■ Quoted text:

Principle:SeldonIO Seldon core Production Traffic Monitoring
| Property | Value |
|---|---|
| Principle Name | Production Traffic Monitoring |
| Overview | Sending production inference requests through a monitoring pipeline and analyzing drift, outlier, and prediction outputs |
| Domains | MLOps, Monitoring |
| Related Implementation | SeldonIO_Seldon_core_Seldon_Pipeline_Infer_Monitoring |
| Knowledge Sources | Repo (https://github.com/SeldonIO/seldon-core), Doc (https://docs.seldon.io/projects/seldon-core/en/v2/) |
| Last Updated | 2026-02-13 00:00 GMT |
Description
Production traffic monitoring sends real inference requests through the monitoring pipeline. The pipeline processes each request through multiple paths simultaneously:
- Classifier produces income predictions (e.g., >50K or <=50K)
- Outlier detector flags anomalous inputs with per-request binary is_outlier decisions
- Drift detector aggregates batches of requests to test for distribution shift
Both the Python requests library and the seldon CLI can be used to send inference requests. Prometheus metrics provide aggregate monitoring dashboards for operational visibility.

■ What the task asks: Do these statements agree with the production traffic monitoring page above? Answer yes or no for each, quoting the words that settle it. 1. The outlier detector gives a yes-or-no outlier decision for each request. 2. The drift detector judges each request on its own. 3. Only the seldon CLI can send inference requests.

■ Supplied records:

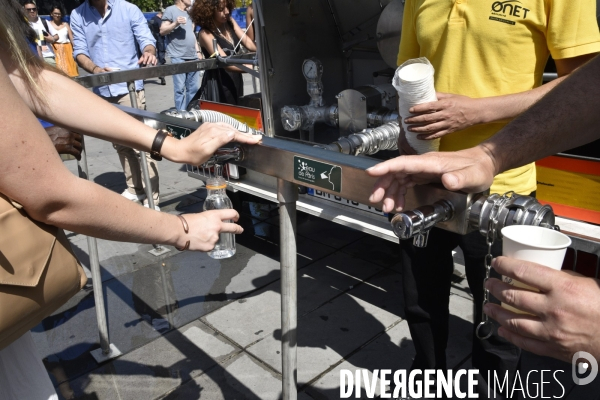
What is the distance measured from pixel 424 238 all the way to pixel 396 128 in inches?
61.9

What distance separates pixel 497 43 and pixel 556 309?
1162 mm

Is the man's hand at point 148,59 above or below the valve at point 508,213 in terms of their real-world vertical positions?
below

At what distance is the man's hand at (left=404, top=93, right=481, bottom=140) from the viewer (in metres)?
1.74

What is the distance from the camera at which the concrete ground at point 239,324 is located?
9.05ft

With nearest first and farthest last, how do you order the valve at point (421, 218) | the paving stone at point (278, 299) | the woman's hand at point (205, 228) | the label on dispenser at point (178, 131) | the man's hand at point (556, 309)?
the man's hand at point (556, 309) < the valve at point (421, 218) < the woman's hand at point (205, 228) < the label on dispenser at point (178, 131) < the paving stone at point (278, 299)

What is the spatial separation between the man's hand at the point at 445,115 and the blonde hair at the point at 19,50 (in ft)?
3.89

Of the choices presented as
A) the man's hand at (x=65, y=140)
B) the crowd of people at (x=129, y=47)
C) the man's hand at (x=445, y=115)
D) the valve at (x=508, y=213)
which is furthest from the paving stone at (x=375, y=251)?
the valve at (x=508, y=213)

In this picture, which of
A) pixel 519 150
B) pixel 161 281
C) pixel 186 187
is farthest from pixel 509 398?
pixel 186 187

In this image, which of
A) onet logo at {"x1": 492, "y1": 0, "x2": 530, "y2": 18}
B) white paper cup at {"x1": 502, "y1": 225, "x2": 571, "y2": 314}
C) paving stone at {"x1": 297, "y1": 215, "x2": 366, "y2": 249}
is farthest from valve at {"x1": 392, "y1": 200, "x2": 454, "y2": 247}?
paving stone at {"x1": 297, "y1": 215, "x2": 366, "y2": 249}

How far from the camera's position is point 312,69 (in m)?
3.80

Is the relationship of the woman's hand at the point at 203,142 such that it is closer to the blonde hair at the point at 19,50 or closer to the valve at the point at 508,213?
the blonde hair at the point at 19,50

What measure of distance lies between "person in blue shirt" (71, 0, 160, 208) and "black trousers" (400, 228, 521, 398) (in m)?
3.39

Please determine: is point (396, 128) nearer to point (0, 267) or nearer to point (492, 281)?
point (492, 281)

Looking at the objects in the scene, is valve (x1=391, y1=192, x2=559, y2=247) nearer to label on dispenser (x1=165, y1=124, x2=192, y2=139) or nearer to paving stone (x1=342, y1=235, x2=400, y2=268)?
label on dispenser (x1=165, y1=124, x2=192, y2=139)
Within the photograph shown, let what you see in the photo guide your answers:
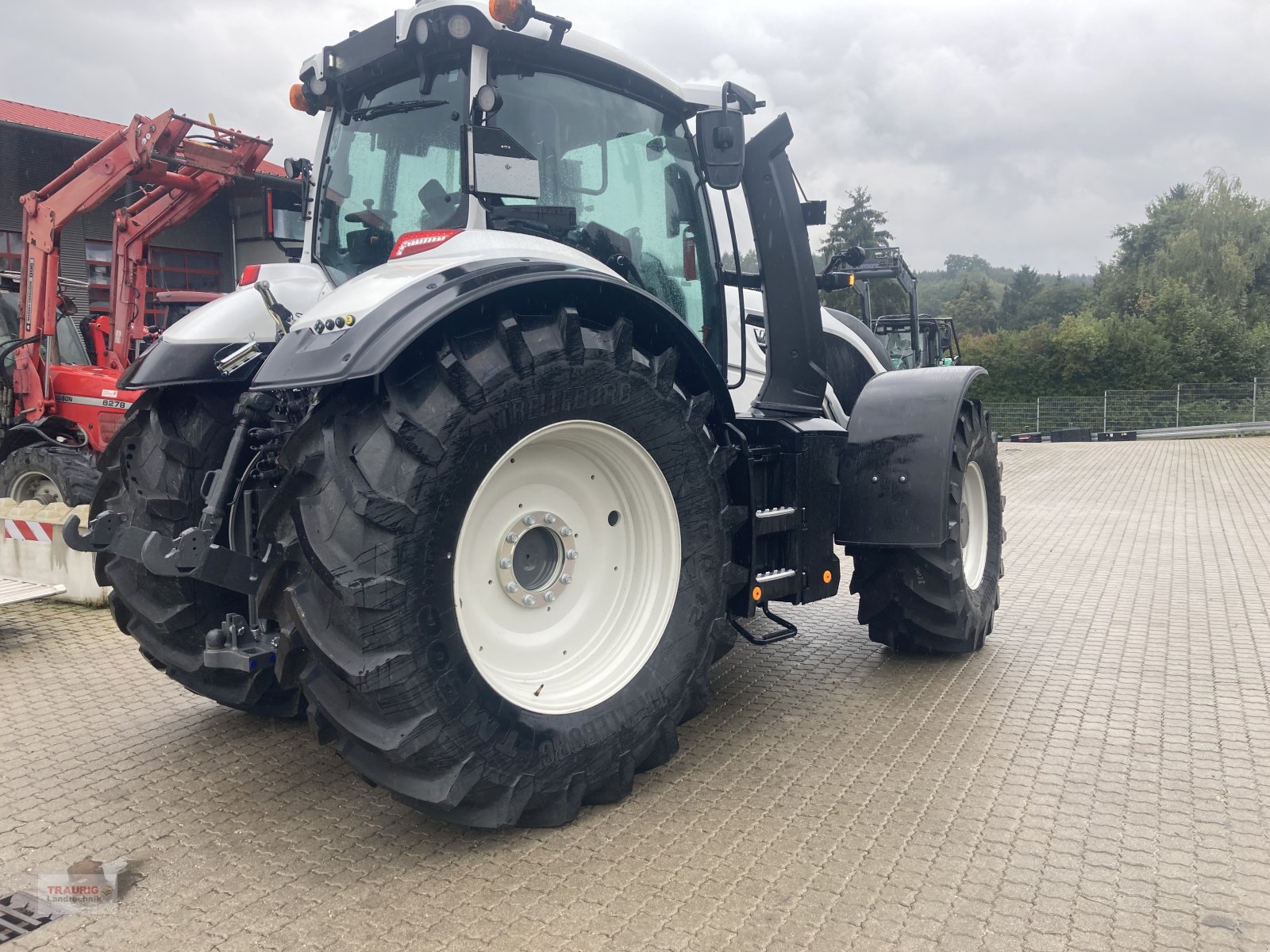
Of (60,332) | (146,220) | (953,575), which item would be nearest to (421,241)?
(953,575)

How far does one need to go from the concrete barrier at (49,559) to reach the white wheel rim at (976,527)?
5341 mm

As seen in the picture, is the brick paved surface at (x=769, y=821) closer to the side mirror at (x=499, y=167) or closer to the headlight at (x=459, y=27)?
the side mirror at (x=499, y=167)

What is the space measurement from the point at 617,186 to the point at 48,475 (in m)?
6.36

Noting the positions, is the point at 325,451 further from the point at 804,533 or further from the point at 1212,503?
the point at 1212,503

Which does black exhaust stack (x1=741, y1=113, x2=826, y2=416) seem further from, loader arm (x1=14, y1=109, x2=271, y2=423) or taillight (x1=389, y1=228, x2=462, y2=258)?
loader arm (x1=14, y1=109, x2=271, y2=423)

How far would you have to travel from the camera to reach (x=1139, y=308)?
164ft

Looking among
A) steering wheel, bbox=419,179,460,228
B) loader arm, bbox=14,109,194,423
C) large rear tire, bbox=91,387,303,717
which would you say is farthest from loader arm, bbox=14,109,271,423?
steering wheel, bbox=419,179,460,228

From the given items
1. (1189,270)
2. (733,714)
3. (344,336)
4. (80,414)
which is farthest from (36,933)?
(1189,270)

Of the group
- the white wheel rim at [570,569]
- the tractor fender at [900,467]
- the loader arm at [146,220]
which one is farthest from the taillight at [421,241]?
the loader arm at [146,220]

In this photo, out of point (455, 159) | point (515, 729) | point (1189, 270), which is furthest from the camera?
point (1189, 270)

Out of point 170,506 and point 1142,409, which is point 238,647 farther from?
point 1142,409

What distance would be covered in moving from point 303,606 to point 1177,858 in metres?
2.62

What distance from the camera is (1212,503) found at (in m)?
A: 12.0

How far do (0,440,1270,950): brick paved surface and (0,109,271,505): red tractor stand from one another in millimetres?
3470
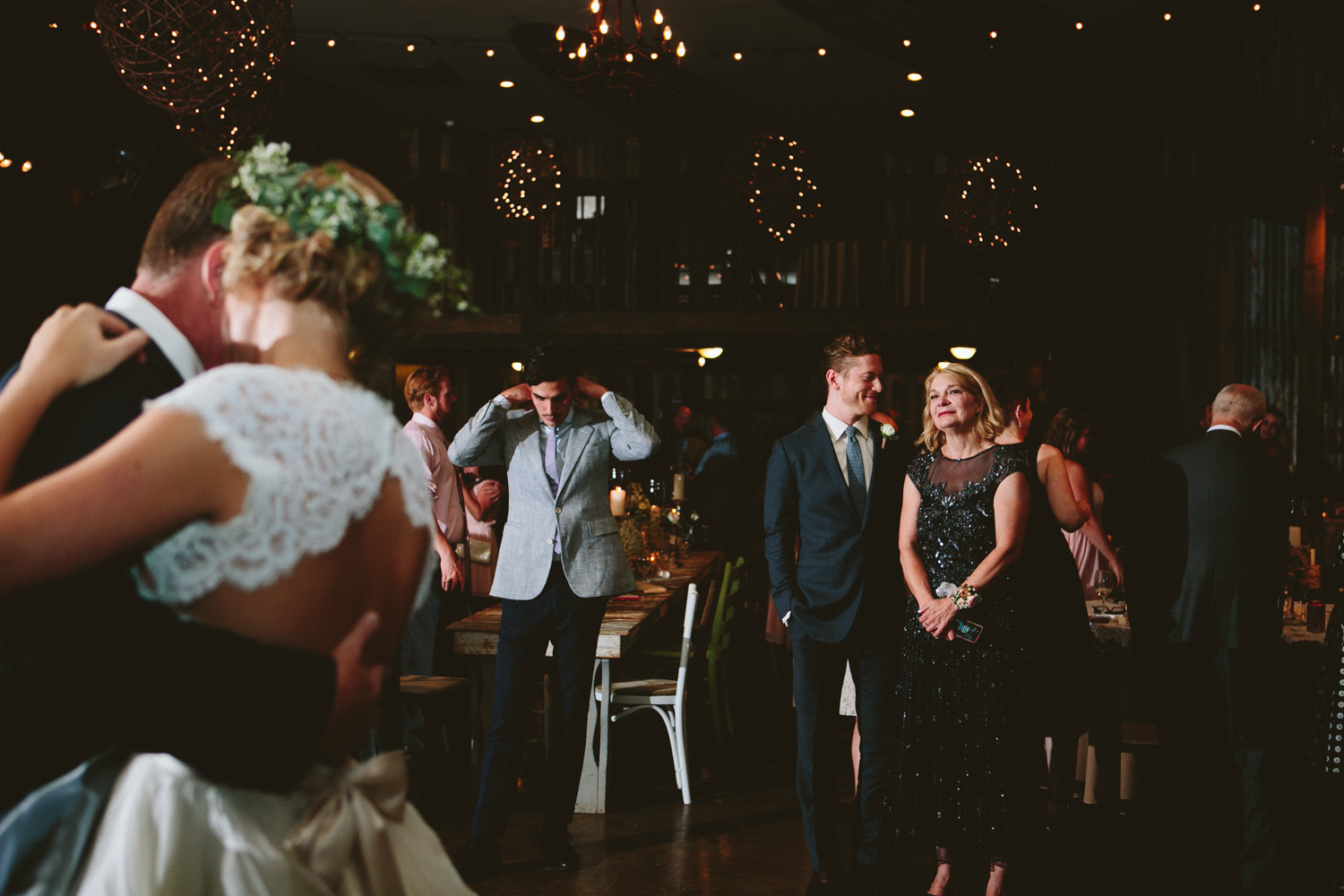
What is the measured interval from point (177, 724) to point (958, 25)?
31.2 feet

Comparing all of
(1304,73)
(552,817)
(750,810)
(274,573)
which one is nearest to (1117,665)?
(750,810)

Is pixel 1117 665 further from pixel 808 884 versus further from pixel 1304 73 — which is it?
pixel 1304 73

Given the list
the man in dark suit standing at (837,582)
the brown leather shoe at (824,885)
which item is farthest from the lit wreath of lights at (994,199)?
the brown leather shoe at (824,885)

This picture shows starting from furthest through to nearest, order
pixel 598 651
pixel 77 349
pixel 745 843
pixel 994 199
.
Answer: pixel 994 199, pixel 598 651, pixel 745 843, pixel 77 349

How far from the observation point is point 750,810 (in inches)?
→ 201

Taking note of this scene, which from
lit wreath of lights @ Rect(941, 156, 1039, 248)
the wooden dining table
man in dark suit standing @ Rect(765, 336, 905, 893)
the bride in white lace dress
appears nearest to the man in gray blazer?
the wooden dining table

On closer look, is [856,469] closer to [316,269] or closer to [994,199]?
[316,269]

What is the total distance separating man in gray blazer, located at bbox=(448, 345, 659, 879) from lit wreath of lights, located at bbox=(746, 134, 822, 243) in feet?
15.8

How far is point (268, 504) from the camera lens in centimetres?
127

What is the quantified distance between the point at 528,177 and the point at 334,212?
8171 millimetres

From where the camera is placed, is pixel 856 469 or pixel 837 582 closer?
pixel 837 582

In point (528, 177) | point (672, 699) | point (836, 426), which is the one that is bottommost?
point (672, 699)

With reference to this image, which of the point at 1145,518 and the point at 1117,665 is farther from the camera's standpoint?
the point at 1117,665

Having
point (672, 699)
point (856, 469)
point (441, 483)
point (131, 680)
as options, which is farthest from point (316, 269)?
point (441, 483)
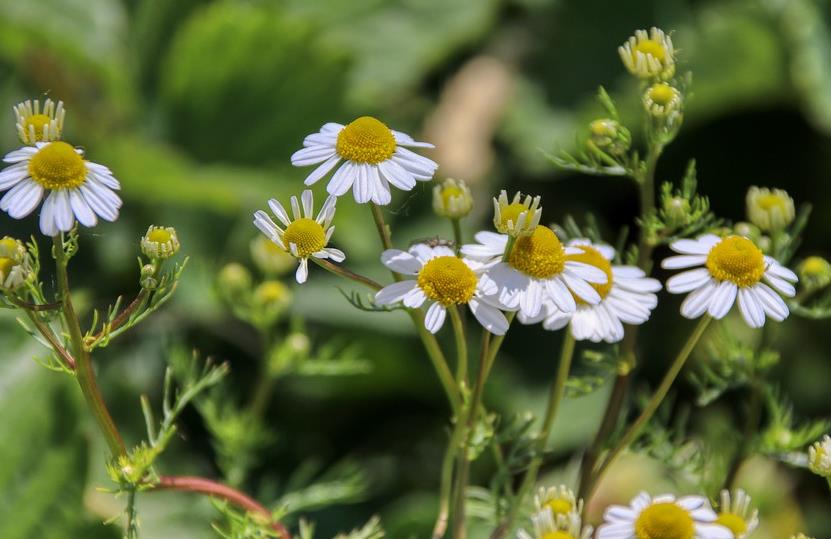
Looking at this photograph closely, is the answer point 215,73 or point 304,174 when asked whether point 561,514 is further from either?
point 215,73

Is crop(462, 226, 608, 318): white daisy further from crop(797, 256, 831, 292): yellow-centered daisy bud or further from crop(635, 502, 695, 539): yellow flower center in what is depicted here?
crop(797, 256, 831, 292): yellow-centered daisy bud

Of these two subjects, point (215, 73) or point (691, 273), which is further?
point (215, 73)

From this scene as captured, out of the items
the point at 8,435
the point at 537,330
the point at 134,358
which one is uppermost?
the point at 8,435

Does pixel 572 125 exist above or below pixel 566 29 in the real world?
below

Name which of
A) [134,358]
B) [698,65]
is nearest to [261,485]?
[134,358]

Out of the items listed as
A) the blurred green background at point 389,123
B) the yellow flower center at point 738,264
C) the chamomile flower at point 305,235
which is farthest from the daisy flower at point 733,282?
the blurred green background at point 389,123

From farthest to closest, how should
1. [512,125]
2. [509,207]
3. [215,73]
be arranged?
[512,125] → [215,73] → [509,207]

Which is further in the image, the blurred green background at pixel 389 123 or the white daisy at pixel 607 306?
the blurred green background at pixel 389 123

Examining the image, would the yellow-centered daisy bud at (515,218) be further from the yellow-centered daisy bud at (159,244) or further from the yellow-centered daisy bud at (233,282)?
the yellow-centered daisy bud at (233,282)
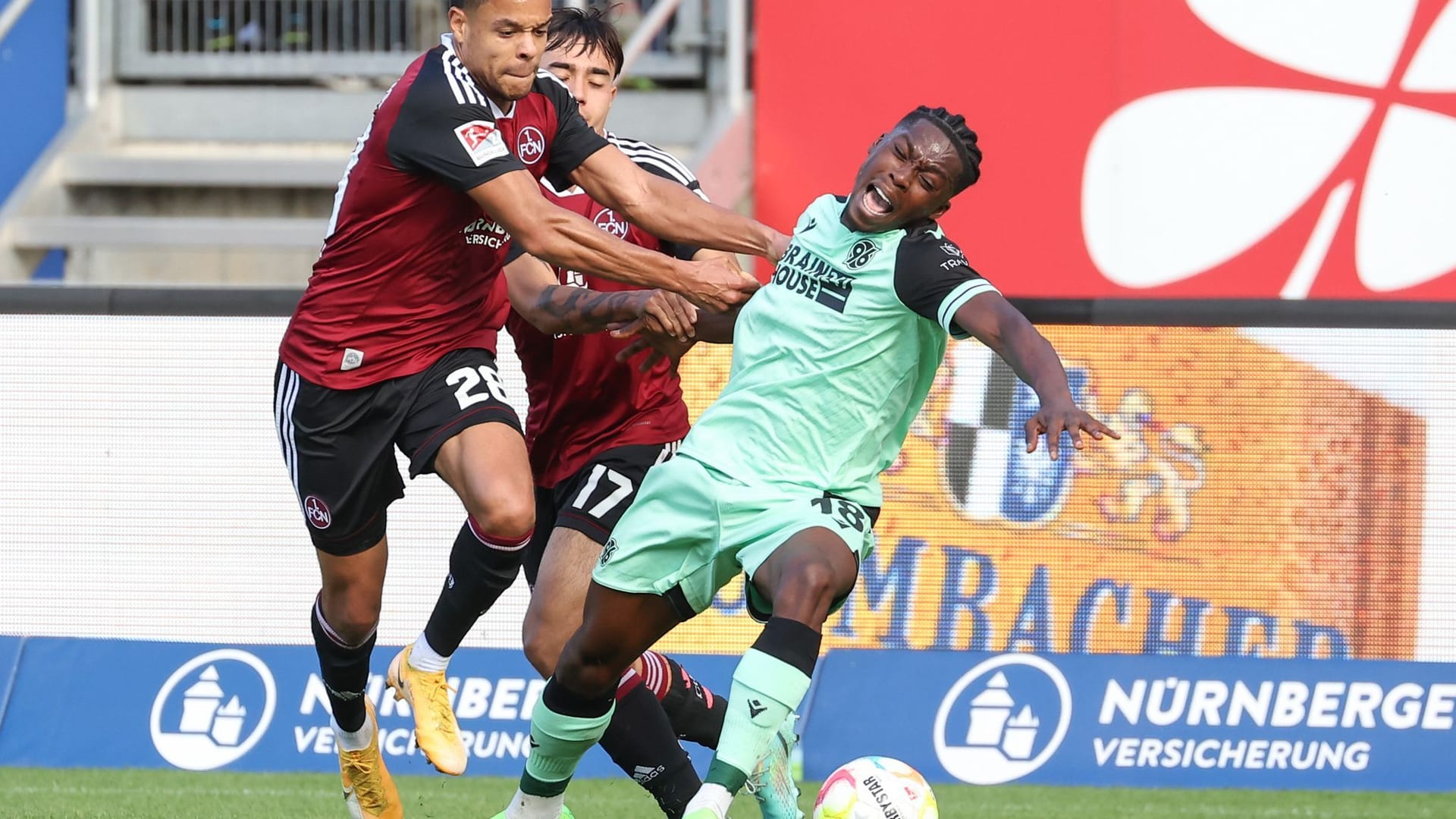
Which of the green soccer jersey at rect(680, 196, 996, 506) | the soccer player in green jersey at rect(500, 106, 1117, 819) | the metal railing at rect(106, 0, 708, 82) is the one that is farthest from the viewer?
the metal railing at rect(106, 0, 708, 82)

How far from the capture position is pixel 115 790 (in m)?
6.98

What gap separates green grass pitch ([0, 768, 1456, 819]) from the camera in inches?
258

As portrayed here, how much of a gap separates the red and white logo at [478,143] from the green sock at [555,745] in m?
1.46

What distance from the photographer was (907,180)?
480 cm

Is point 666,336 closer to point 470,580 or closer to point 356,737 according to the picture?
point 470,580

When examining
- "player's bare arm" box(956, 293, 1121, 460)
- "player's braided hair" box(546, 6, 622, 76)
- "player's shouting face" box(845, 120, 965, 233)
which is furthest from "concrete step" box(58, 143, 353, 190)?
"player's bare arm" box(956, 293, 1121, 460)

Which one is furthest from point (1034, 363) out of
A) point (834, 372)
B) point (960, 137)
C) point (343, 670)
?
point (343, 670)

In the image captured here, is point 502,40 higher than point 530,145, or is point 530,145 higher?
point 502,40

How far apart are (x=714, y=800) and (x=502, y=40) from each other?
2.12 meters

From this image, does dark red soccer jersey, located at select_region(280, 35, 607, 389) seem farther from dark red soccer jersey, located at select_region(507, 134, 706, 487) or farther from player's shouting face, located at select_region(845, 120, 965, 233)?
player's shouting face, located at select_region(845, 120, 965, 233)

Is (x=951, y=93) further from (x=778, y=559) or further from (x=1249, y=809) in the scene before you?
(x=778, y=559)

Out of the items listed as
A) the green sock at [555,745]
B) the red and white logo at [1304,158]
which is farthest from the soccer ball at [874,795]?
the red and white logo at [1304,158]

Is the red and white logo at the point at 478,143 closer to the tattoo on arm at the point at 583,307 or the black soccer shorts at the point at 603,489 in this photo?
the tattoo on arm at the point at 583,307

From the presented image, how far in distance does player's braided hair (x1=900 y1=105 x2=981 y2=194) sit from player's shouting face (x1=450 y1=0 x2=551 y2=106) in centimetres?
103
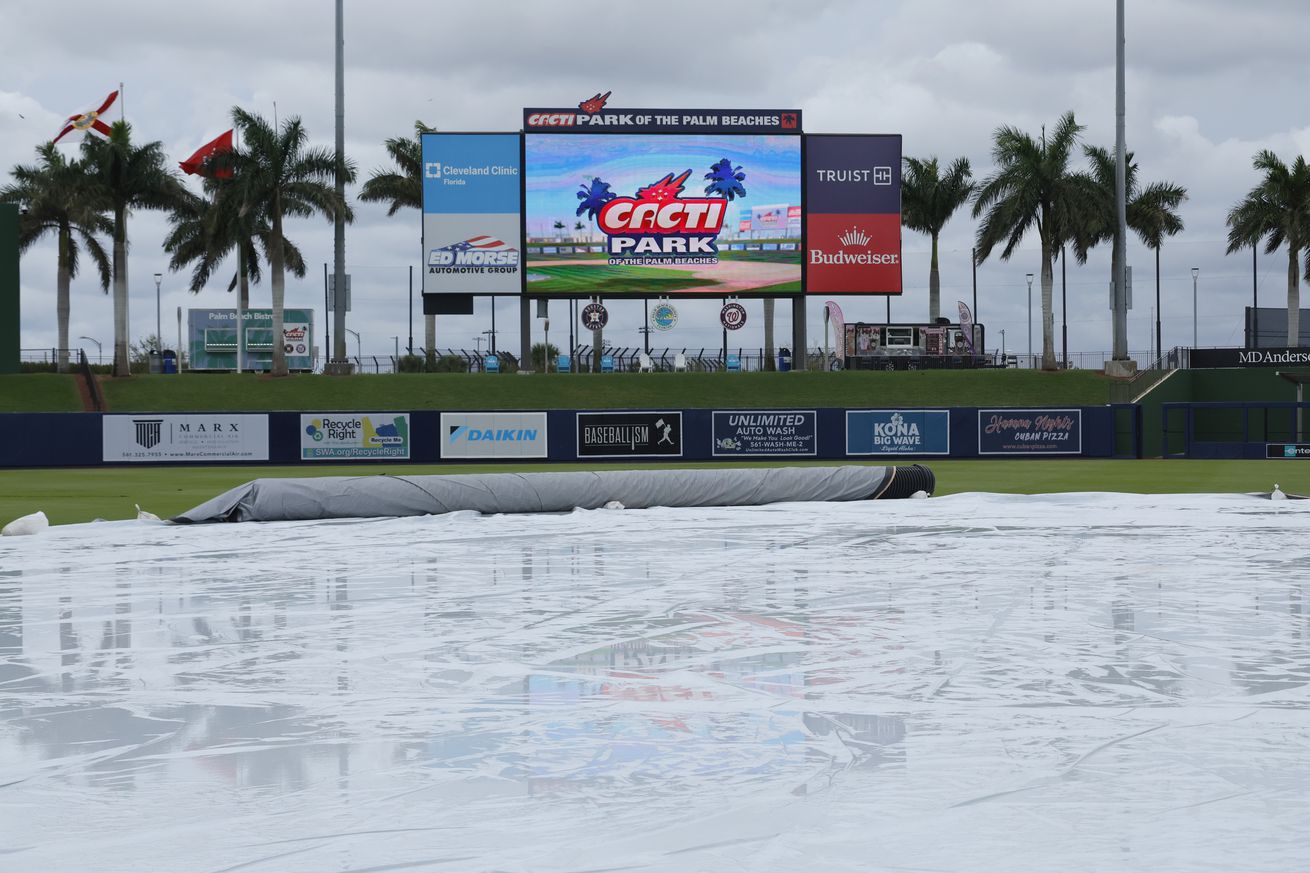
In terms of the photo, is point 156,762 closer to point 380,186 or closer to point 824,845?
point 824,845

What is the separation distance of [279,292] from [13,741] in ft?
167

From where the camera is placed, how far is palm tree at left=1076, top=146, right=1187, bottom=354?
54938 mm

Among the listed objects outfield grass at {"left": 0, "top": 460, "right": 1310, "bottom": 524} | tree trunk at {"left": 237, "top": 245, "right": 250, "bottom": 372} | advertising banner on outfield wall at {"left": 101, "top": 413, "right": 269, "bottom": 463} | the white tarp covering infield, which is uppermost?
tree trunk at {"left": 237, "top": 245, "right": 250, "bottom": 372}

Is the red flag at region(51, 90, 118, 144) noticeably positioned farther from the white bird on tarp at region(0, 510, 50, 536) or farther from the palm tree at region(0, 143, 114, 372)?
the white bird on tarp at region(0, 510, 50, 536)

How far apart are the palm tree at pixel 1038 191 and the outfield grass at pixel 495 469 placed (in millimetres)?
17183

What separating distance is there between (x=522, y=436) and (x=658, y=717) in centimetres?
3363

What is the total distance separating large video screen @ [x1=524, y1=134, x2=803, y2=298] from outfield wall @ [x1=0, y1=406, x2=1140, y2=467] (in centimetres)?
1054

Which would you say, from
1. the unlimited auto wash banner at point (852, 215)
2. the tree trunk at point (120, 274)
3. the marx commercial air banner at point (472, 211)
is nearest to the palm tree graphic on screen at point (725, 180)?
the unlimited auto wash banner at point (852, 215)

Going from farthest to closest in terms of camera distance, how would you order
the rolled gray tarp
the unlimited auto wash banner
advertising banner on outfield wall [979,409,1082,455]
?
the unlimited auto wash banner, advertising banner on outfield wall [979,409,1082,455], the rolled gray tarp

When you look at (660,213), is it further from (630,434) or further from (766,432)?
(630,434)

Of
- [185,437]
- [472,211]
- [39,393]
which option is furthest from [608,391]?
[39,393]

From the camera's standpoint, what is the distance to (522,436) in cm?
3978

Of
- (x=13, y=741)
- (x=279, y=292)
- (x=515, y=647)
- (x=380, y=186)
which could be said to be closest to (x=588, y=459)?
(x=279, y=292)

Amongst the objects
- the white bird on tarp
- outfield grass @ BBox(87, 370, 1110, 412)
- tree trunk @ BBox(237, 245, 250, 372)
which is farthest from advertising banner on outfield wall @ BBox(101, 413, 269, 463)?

■ Solved exercise:
1. Yes: "Outlier detector flags anomalous inputs with per-request binary is_outlier decisions"
2. No: "Drift detector aggregates batches of requests to test for distribution shift"
3. No: "Both the Python requests library and the seldon CLI can be used to send inference requests."